Sunday, December 2, 2007

Road life takes you can change in 3 seconds

November 13th of 2007, I was told that my left ovary had to be taken out because of a possible ectopic pregnancy. I was so scared going to the surgery center by myself and sitting in this huge dark room where everyone had someone with them but me. (My husband was in Iraq at the time waiting to fly home, but my surgery was bumped up a week do to complications.) 2pm, the nurses began inserting meds in me as I lay naked on the surgery table with nothing on but this hideous gown and I was asleep.



I woke at 5:30pm with this feeling of being strangled and all I could hear was the doctor telling me to breathe. She began telling me while I was still dilarious as to where I am that the ovary had to be taken out by C-section and there was not a baby in it but a grapefruit size mass that resembled cottage cheese.

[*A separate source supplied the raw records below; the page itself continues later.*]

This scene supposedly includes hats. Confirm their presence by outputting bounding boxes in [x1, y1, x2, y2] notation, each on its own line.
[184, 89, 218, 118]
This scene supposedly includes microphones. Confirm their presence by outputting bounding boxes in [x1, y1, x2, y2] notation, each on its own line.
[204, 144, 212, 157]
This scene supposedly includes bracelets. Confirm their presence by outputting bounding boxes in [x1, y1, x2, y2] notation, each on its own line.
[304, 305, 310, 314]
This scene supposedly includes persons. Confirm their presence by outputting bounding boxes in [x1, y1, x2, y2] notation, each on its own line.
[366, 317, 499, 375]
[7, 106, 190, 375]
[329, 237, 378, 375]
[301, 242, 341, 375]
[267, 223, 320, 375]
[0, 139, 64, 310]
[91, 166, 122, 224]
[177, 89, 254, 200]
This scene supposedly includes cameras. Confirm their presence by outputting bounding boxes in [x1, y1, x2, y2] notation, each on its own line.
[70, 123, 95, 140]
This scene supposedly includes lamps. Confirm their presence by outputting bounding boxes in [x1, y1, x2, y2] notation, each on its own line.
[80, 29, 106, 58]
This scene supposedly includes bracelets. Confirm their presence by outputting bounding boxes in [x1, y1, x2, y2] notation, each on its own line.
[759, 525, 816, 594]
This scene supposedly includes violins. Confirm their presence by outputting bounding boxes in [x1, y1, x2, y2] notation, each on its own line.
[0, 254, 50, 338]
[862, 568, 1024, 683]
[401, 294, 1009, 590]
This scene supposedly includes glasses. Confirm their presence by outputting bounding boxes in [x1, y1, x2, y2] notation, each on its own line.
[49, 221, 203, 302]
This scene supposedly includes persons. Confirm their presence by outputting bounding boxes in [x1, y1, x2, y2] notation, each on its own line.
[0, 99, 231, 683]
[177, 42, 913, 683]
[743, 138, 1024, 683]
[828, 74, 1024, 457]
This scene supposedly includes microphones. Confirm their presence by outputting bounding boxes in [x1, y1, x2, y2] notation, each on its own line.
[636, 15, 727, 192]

She said there was nothing to worry about, that more than likely it was benign and I would be fine.



11am on November 14th, another doctor came into my hospital room to explain what was done to me the day before and what was found. In three seconds my life went from hope to despair when she told me I had ovarian cancer. Me? I am 31 years old, a vegetarian and active. I can't have this because I have two small girls and a husband deployed. Needless to say, I hyperventilated for about 5 minutes as this doctor stood next to me starring at me like she was shocked I would act this way. The nurse on duty drugged me with Valium and Percocet so I would chill and not rip the staples from my new incision.



Jumping to today December 2nd, I now know I have a rare Germ Cell Tumor that is usually only found in male testes. Tomorrow I begin an aggressive Chemo treatment where I have to undergo Chemo every day for the first 5 days then once a week for two weeks and then the cycle starts over for 4 cycles. It sucks because I am still in denial and am still wanting this to be a mistake. Cancer does not run in my family anywhere and I have made several life changes through the past 2 years to keep this from happening. My husband is home from Iraq now, but the reserve unit he is with is not allowing him to stay with me through treatments. We are currently fighting this through outside sources so he can be with me, but it does not look promising. I just want to be able to function for my girls and be as well as can be expected through this.